They use a black and white CMOS to accurately measure the actual light hitting the lens (which may include non visible spectrum. To get a colour image they need to use filters and take multiple photos, where as consumer cameras have a fixed grid (Bayer pattern) of one filter per each pixel. That probably won't give you such an accurate picture. Also when they're using filters they're not interested in reproducing true colour but rather highlighting a difference in materials.

The bandwidth constraints no doubt the reason they didn't change the sensor. Besides, when they combine three different images taken with filters to create one colour image it will essentially be 6MP anyway.


More like A) We aren't getting the pictures from the best cameras yet and B) We didn't send the latest, greatest best cameras because we didn't want them to fail after 10 minutes use.

We send up camera's tested and hardened against temperature changes, dust, vibration, and radiation. Also cameras that require low power.

Furthermore, there is limited bandwidth. So we probably want to send back mediocre pictures most of the time and if we see something we really want in high quality we take a bunch of pictures of it and put them together.

As a final note, the quality of the sensor and lens probably matters a lot more than the number of mega pixels.

REQUIREMENT 1. According to the camera discussion, what matters a lot more than the number of megapixels?
REQUIREMENT 2. Decide whether each statement agrees with the camera discussion, and back each yes or no with the deciding words from it: (a) Consumer cameras have a fixed grid with one filter per pixel. (b) The cameras sent up are chosen because they need high power. (c) Combining three filtered images into one color image essentially gives 6MP.
REQUIREMENT 3. Please extend the camera discussion, picking up after its final sentence.

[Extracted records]
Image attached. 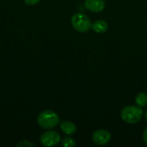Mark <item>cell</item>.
Here are the masks:
<instances>
[{
    "label": "cell",
    "instance_id": "1",
    "mask_svg": "<svg viewBox=\"0 0 147 147\" xmlns=\"http://www.w3.org/2000/svg\"><path fill=\"white\" fill-rule=\"evenodd\" d=\"M38 125L44 129H52L59 123V115L53 110H44L37 117Z\"/></svg>",
    "mask_w": 147,
    "mask_h": 147
},
{
    "label": "cell",
    "instance_id": "2",
    "mask_svg": "<svg viewBox=\"0 0 147 147\" xmlns=\"http://www.w3.org/2000/svg\"><path fill=\"white\" fill-rule=\"evenodd\" d=\"M143 110L141 107L129 105L125 107L121 112V117L123 121L128 124H135L138 123L143 115Z\"/></svg>",
    "mask_w": 147,
    "mask_h": 147
},
{
    "label": "cell",
    "instance_id": "3",
    "mask_svg": "<svg viewBox=\"0 0 147 147\" xmlns=\"http://www.w3.org/2000/svg\"><path fill=\"white\" fill-rule=\"evenodd\" d=\"M71 25L78 32L86 33L91 28L92 22L85 14L77 13L71 17Z\"/></svg>",
    "mask_w": 147,
    "mask_h": 147
},
{
    "label": "cell",
    "instance_id": "4",
    "mask_svg": "<svg viewBox=\"0 0 147 147\" xmlns=\"http://www.w3.org/2000/svg\"><path fill=\"white\" fill-rule=\"evenodd\" d=\"M61 140L60 135L56 131H47L40 136V143L42 146L52 147L58 145Z\"/></svg>",
    "mask_w": 147,
    "mask_h": 147
},
{
    "label": "cell",
    "instance_id": "5",
    "mask_svg": "<svg viewBox=\"0 0 147 147\" xmlns=\"http://www.w3.org/2000/svg\"><path fill=\"white\" fill-rule=\"evenodd\" d=\"M92 140L98 146H104L111 140V134L107 130L99 129L93 134Z\"/></svg>",
    "mask_w": 147,
    "mask_h": 147
},
{
    "label": "cell",
    "instance_id": "6",
    "mask_svg": "<svg viewBox=\"0 0 147 147\" xmlns=\"http://www.w3.org/2000/svg\"><path fill=\"white\" fill-rule=\"evenodd\" d=\"M84 6L90 11L99 13L105 9L106 3L104 0H85Z\"/></svg>",
    "mask_w": 147,
    "mask_h": 147
},
{
    "label": "cell",
    "instance_id": "7",
    "mask_svg": "<svg viewBox=\"0 0 147 147\" xmlns=\"http://www.w3.org/2000/svg\"><path fill=\"white\" fill-rule=\"evenodd\" d=\"M60 129L66 135H72L77 131L76 125L69 121H64L60 123Z\"/></svg>",
    "mask_w": 147,
    "mask_h": 147
},
{
    "label": "cell",
    "instance_id": "8",
    "mask_svg": "<svg viewBox=\"0 0 147 147\" xmlns=\"http://www.w3.org/2000/svg\"><path fill=\"white\" fill-rule=\"evenodd\" d=\"M108 23L104 20H97L94 22L91 25V28L94 32L98 33V34H102L105 33L108 30Z\"/></svg>",
    "mask_w": 147,
    "mask_h": 147
},
{
    "label": "cell",
    "instance_id": "9",
    "mask_svg": "<svg viewBox=\"0 0 147 147\" xmlns=\"http://www.w3.org/2000/svg\"><path fill=\"white\" fill-rule=\"evenodd\" d=\"M135 102L139 107H146L147 105V94L145 92H140L135 98Z\"/></svg>",
    "mask_w": 147,
    "mask_h": 147
},
{
    "label": "cell",
    "instance_id": "10",
    "mask_svg": "<svg viewBox=\"0 0 147 147\" xmlns=\"http://www.w3.org/2000/svg\"><path fill=\"white\" fill-rule=\"evenodd\" d=\"M61 145L65 147H73L76 146V141L71 137H65L61 140Z\"/></svg>",
    "mask_w": 147,
    "mask_h": 147
},
{
    "label": "cell",
    "instance_id": "11",
    "mask_svg": "<svg viewBox=\"0 0 147 147\" xmlns=\"http://www.w3.org/2000/svg\"><path fill=\"white\" fill-rule=\"evenodd\" d=\"M23 146H29V147H34V145L27 141V140H22V142L18 143L16 145V147H23Z\"/></svg>",
    "mask_w": 147,
    "mask_h": 147
},
{
    "label": "cell",
    "instance_id": "12",
    "mask_svg": "<svg viewBox=\"0 0 147 147\" xmlns=\"http://www.w3.org/2000/svg\"><path fill=\"white\" fill-rule=\"evenodd\" d=\"M23 1L28 5H34V4H37L40 0H23Z\"/></svg>",
    "mask_w": 147,
    "mask_h": 147
},
{
    "label": "cell",
    "instance_id": "13",
    "mask_svg": "<svg viewBox=\"0 0 147 147\" xmlns=\"http://www.w3.org/2000/svg\"><path fill=\"white\" fill-rule=\"evenodd\" d=\"M143 140H144L145 144L147 146V127L144 130V133H143Z\"/></svg>",
    "mask_w": 147,
    "mask_h": 147
},
{
    "label": "cell",
    "instance_id": "14",
    "mask_svg": "<svg viewBox=\"0 0 147 147\" xmlns=\"http://www.w3.org/2000/svg\"><path fill=\"white\" fill-rule=\"evenodd\" d=\"M146 121H147V111L146 112Z\"/></svg>",
    "mask_w": 147,
    "mask_h": 147
}]
</instances>
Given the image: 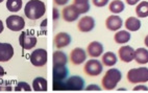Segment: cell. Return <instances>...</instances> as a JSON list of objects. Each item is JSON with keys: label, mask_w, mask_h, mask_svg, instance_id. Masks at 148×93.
Returning <instances> with one entry per match:
<instances>
[{"label": "cell", "mask_w": 148, "mask_h": 93, "mask_svg": "<svg viewBox=\"0 0 148 93\" xmlns=\"http://www.w3.org/2000/svg\"><path fill=\"white\" fill-rule=\"evenodd\" d=\"M46 6L41 0H29L24 8V14L30 20H38L45 15Z\"/></svg>", "instance_id": "6da1fadb"}, {"label": "cell", "mask_w": 148, "mask_h": 93, "mask_svg": "<svg viewBox=\"0 0 148 93\" xmlns=\"http://www.w3.org/2000/svg\"><path fill=\"white\" fill-rule=\"evenodd\" d=\"M122 79V73L120 70L116 69V68H111L106 72L104 76L102 77L101 84H102V88L104 90H114L117 87L118 83L121 81Z\"/></svg>", "instance_id": "7a4b0ae2"}, {"label": "cell", "mask_w": 148, "mask_h": 93, "mask_svg": "<svg viewBox=\"0 0 148 93\" xmlns=\"http://www.w3.org/2000/svg\"><path fill=\"white\" fill-rule=\"evenodd\" d=\"M127 81L132 84H144L148 82V68H132L127 72Z\"/></svg>", "instance_id": "3957f363"}, {"label": "cell", "mask_w": 148, "mask_h": 93, "mask_svg": "<svg viewBox=\"0 0 148 93\" xmlns=\"http://www.w3.org/2000/svg\"><path fill=\"white\" fill-rule=\"evenodd\" d=\"M85 80L79 75H72L64 81L63 90L82 91L85 89Z\"/></svg>", "instance_id": "277c9868"}, {"label": "cell", "mask_w": 148, "mask_h": 93, "mask_svg": "<svg viewBox=\"0 0 148 93\" xmlns=\"http://www.w3.org/2000/svg\"><path fill=\"white\" fill-rule=\"evenodd\" d=\"M19 44L25 50L32 49L34 46L37 45V38L32 32H22L19 36Z\"/></svg>", "instance_id": "5b68a950"}, {"label": "cell", "mask_w": 148, "mask_h": 93, "mask_svg": "<svg viewBox=\"0 0 148 93\" xmlns=\"http://www.w3.org/2000/svg\"><path fill=\"white\" fill-rule=\"evenodd\" d=\"M29 60L34 67H43L47 63V51L44 48H38L30 53Z\"/></svg>", "instance_id": "8992f818"}, {"label": "cell", "mask_w": 148, "mask_h": 93, "mask_svg": "<svg viewBox=\"0 0 148 93\" xmlns=\"http://www.w3.org/2000/svg\"><path fill=\"white\" fill-rule=\"evenodd\" d=\"M102 70V64L96 59H92V60L87 61L85 67H84V72L89 76H97V75L101 74Z\"/></svg>", "instance_id": "52a82bcc"}, {"label": "cell", "mask_w": 148, "mask_h": 93, "mask_svg": "<svg viewBox=\"0 0 148 93\" xmlns=\"http://www.w3.org/2000/svg\"><path fill=\"white\" fill-rule=\"evenodd\" d=\"M5 23L8 28L13 30V32L22 30L25 26V21H24L23 17L17 16V15H12V16L8 17Z\"/></svg>", "instance_id": "ba28073f"}, {"label": "cell", "mask_w": 148, "mask_h": 93, "mask_svg": "<svg viewBox=\"0 0 148 93\" xmlns=\"http://www.w3.org/2000/svg\"><path fill=\"white\" fill-rule=\"evenodd\" d=\"M80 14L77 11L76 6L74 4H71V6H65L63 8V12H62V16H63V19L66 22H74L75 20L78 19Z\"/></svg>", "instance_id": "9c48e42d"}, {"label": "cell", "mask_w": 148, "mask_h": 93, "mask_svg": "<svg viewBox=\"0 0 148 93\" xmlns=\"http://www.w3.org/2000/svg\"><path fill=\"white\" fill-rule=\"evenodd\" d=\"M77 27L79 29V32H85V34L86 32H90L95 27V20L91 16L82 17L79 21H78Z\"/></svg>", "instance_id": "30bf717a"}, {"label": "cell", "mask_w": 148, "mask_h": 93, "mask_svg": "<svg viewBox=\"0 0 148 93\" xmlns=\"http://www.w3.org/2000/svg\"><path fill=\"white\" fill-rule=\"evenodd\" d=\"M70 60L74 65H80L87 60V53L82 47L74 48L70 53Z\"/></svg>", "instance_id": "8fae6325"}, {"label": "cell", "mask_w": 148, "mask_h": 93, "mask_svg": "<svg viewBox=\"0 0 148 93\" xmlns=\"http://www.w3.org/2000/svg\"><path fill=\"white\" fill-rule=\"evenodd\" d=\"M14 56V47L10 43L0 42V62L10 61Z\"/></svg>", "instance_id": "7c38bea8"}, {"label": "cell", "mask_w": 148, "mask_h": 93, "mask_svg": "<svg viewBox=\"0 0 148 93\" xmlns=\"http://www.w3.org/2000/svg\"><path fill=\"white\" fill-rule=\"evenodd\" d=\"M119 58L122 62L124 63H130L135 59V49L132 46L125 45L120 47L119 51H118Z\"/></svg>", "instance_id": "4fadbf2b"}, {"label": "cell", "mask_w": 148, "mask_h": 93, "mask_svg": "<svg viewBox=\"0 0 148 93\" xmlns=\"http://www.w3.org/2000/svg\"><path fill=\"white\" fill-rule=\"evenodd\" d=\"M54 45L56 48L61 49V48L66 47V46L70 45L71 43V36L67 34V32H58L53 39Z\"/></svg>", "instance_id": "5bb4252c"}, {"label": "cell", "mask_w": 148, "mask_h": 93, "mask_svg": "<svg viewBox=\"0 0 148 93\" xmlns=\"http://www.w3.org/2000/svg\"><path fill=\"white\" fill-rule=\"evenodd\" d=\"M53 82H64L69 75V70L66 66H53Z\"/></svg>", "instance_id": "9a60e30c"}, {"label": "cell", "mask_w": 148, "mask_h": 93, "mask_svg": "<svg viewBox=\"0 0 148 93\" xmlns=\"http://www.w3.org/2000/svg\"><path fill=\"white\" fill-rule=\"evenodd\" d=\"M123 21L119 16L117 15H112V16L108 17L106 20V26L108 30L112 32H116L118 29H120L122 27Z\"/></svg>", "instance_id": "2e32d148"}, {"label": "cell", "mask_w": 148, "mask_h": 93, "mask_svg": "<svg viewBox=\"0 0 148 93\" xmlns=\"http://www.w3.org/2000/svg\"><path fill=\"white\" fill-rule=\"evenodd\" d=\"M87 51L91 58H99L103 52V45L98 41H93L88 45Z\"/></svg>", "instance_id": "e0dca14e"}, {"label": "cell", "mask_w": 148, "mask_h": 93, "mask_svg": "<svg viewBox=\"0 0 148 93\" xmlns=\"http://www.w3.org/2000/svg\"><path fill=\"white\" fill-rule=\"evenodd\" d=\"M53 66H66L68 63V56L64 51L56 50L53 53Z\"/></svg>", "instance_id": "ac0fdd59"}, {"label": "cell", "mask_w": 148, "mask_h": 93, "mask_svg": "<svg viewBox=\"0 0 148 93\" xmlns=\"http://www.w3.org/2000/svg\"><path fill=\"white\" fill-rule=\"evenodd\" d=\"M138 64H147L148 63V50L146 48H138L135 50V59Z\"/></svg>", "instance_id": "d6986e66"}, {"label": "cell", "mask_w": 148, "mask_h": 93, "mask_svg": "<svg viewBox=\"0 0 148 93\" xmlns=\"http://www.w3.org/2000/svg\"><path fill=\"white\" fill-rule=\"evenodd\" d=\"M125 27L130 32H137L141 28V21L136 17H128L125 21Z\"/></svg>", "instance_id": "ffe728a7"}, {"label": "cell", "mask_w": 148, "mask_h": 93, "mask_svg": "<svg viewBox=\"0 0 148 93\" xmlns=\"http://www.w3.org/2000/svg\"><path fill=\"white\" fill-rule=\"evenodd\" d=\"M32 89L34 91H47V81L44 77H36L32 82Z\"/></svg>", "instance_id": "44dd1931"}, {"label": "cell", "mask_w": 148, "mask_h": 93, "mask_svg": "<svg viewBox=\"0 0 148 93\" xmlns=\"http://www.w3.org/2000/svg\"><path fill=\"white\" fill-rule=\"evenodd\" d=\"M102 63L108 67L114 66L117 63V56L112 51H108L102 56Z\"/></svg>", "instance_id": "7402d4cb"}, {"label": "cell", "mask_w": 148, "mask_h": 93, "mask_svg": "<svg viewBox=\"0 0 148 93\" xmlns=\"http://www.w3.org/2000/svg\"><path fill=\"white\" fill-rule=\"evenodd\" d=\"M114 40L118 44H124L130 40V34L127 30H120L115 34Z\"/></svg>", "instance_id": "603a6c76"}, {"label": "cell", "mask_w": 148, "mask_h": 93, "mask_svg": "<svg viewBox=\"0 0 148 93\" xmlns=\"http://www.w3.org/2000/svg\"><path fill=\"white\" fill-rule=\"evenodd\" d=\"M125 6L124 3L122 2L121 0H113L111 3H110V6H108V10L110 12L114 14H120L124 11Z\"/></svg>", "instance_id": "cb8c5ba5"}, {"label": "cell", "mask_w": 148, "mask_h": 93, "mask_svg": "<svg viewBox=\"0 0 148 93\" xmlns=\"http://www.w3.org/2000/svg\"><path fill=\"white\" fill-rule=\"evenodd\" d=\"M136 14L140 18L148 17V1H142L136 8Z\"/></svg>", "instance_id": "d4e9b609"}, {"label": "cell", "mask_w": 148, "mask_h": 93, "mask_svg": "<svg viewBox=\"0 0 148 93\" xmlns=\"http://www.w3.org/2000/svg\"><path fill=\"white\" fill-rule=\"evenodd\" d=\"M22 8V0H6V8L10 12H19Z\"/></svg>", "instance_id": "484cf974"}, {"label": "cell", "mask_w": 148, "mask_h": 93, "mask_svg": "<svg viewBox=\"0 0 148 93\" xmlns=\"http://www.w3.org/2000/svg\"><path fill=\"white\" fill-rule=\"evenodd\" d=\"M15 90H16V91H30V90H32V88L29 87L27 83L20 82V83H18V85L16 86Z\"/></svg>", "instance_id": "4316f807"}, {"label": "cell", "mask_w": 148, "mask_h": 93, "mask_svg": "<svg viewBox=\"0 0 148 93\" xmlns=\"http://www.w3.org/2000/svg\"><path fill=\"white\" fill-rule=\"evenodd\" d=\"M92 2L97 8H103L110 2V0H92Z\"/></svg>", "instance_id": "83f0119b"}, {"label": "cell", "mask_w": 148, "mask_h": 93, "mask_svg": "<svg viewBox=\"0 0 148 93\" xmlns=\"http://www.w3.org/2000/svg\"><path fill=\"white\" fill-rule=\"evenodd\" d=\"M89 3V0H74V6H85Z\"/></svg>", "instance_id": "f1b7e54d"}, {"label": "cell", "mask_w": 148, "mask_h": 93, "mask_svg": "<svg viewBox=\"0 0 148 93\" xmlns=\"http://www.w3.org/2000/svg\"><path fill=\"white\" fill-rule=\"evenodd\" d=\"M132 90L134 91H140V90L148 91V87H146V86H144V85H138V86H136Z\"/></svg>", "instance_id": "f546056e"}, {"label": "cell", "mask_w": 148, "mask_h": 93, "mask_svg": "<svg viewBox=\"0 0 148 93\" xmlns=\"http://www.w3.org/2000/svg\"><path fill=\"white\" fill-rule=\"evenodd\" d=\"M86 90H96V91H99V90H101V88L99 87V86H97V85H90V86H88L87 88H86Z\"/></svg>", "instance_id": "4dcf8cb0"}, {"label": "cell", "mask_w": 148, "mask_h": 93, "mask_svg": "<svg viewBox=\"0 0 148 93\" xmlns=\"http://www.w3.org/2000/svg\"><path fill=\"white\" fill-rule=\"evenodd\" d=\"M56 6H66L69 2V0H53Z\"/></svg>", "instance_id": "1f68e13d"}, {"label": "cell", "mask_w": 148, "mask_h": 93, "mask_svg": "<svg viewBox=\"0 0 148 93\" xmlns=\"http://www.w3.org/2000/svg\"><path fill=\"white\" fill-rule=\"evenodd\" d=\"M60 18V12L56 8H53V20H58Z\"/></svg>", "instance_id": "d6a6232c"}, {"label": "cell", "mask_w": 148, "mask_h": 93, "mask_svg": "<svg viewBox=\"0 0 148 93\" xmlns=\"http://www.w3.org/2000/svg\"><path fill=\"white\" fill-rule=\"evenodd\" d=\"M139 1H140V0H126V3L128 6H135Z\"/></svg>", "instance_id": "836d02e7"}, {"label": "cell", "mask_w": 148, "mask_h": 93, "mask_svg": "<svg viewBox=\"0 0 148 93\" xmlns=\"http://www.w3.org/2000/svg\"><path fill=\"white\" fill-rule=\"evenodd\" d=\"M5 75V70L3 69V67L0 66V77H2Z\"/></svg>", "instance_id": "e575fe53"}, {"label": "cell", "mask_w": 148, "mask_h": 93, "mask_svg": "<svg viewBox=\"0 0 148 93\" xmlns=\"http://www.w3.org/2000/svg\"><path fill=\"white\" fill-rule=\"evenodd\" d=\"M3 29H4V25H3V23H2V21L0 20V34L3 32Z\"/></svg>", "instance_id": "d590c367"}, {"label": "cell", "mask_w": 148, "mask_h": 93, "mask_svg": "<svg viewBox=\"0 0 148 93\" xmlns=\"http://www.w3.org/2000/svg\"><path fill=\"white\" fill-rule=\"evenodd\" d=\"M144 43H145V45L148 47V35L145 37V40H144Z\"/></svg>", "instance_id": "8d00e7d4"}, {"label": "cell", "mask_w": 148, "mask_h": 93, "mask_svg": "<svg viewBox=\"0 0 148 93\" xmlns=\"http://www.w3.org/2000/svg\"><path fill=\"white\" fill-rule=\"evenodd\" d=\"M2 1H3V0H0V3H1V2H2Z\"/></svg>", "instance_id": "74e56055"}]
</instances>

FINAL RESULT 1. The quality of the sensor and lens.

FINAL RESULT 2.
(a) Yes: "consumer cameras have a fixed grid (Bayer pattern) of one filter per each pixel"
(b) No: "Also cameras that require low power."
(c) Yes: "it will essentially be 6MP anyway"

FINAL RESULT 3.
Several articles have mentioned bandwidth limitations of about 250 megabits per day, which also has to be used to send instrument data.

But I haven't seen an explanation why bandwidth is so low -- is it lack of spectrum? Interference issues?


The bandwidth to the orbiters is up to 2 Mbps, but because they're in low orbit they're only in sight 8 minutes per day.

http://mars.jpl.nasa.gov/msl/mission/communicationwithearth/...


I think it may be time to put a dedicated communications satellite around Mars. These rovers do seem to last a long time so it probably would be worth it.


We would need at least three for constant contact, Arthur C. Clarke style.


There is, that's the role MSO is performing, no?

What you'd need is a whole series of them to increase coverage.


A bit of clarification, I think the orbiters are in sight of Earth for most of the day.

It is Curiosity that is not in sight of the Orbiters, again because of their low orbit.


I'm not sure I understand. Gale Crater is pretty near the equator, so any equatorial satellite would pass quickly over it, but many many times per day.


You answered your own question: both satellites are in polar orbits. They pass the equator many times a day, but at a different longitude each time.


> But I haven't seen an explanation why bandwidth is so low -- is it lack of spectrum? Interference issues?

Transmit power.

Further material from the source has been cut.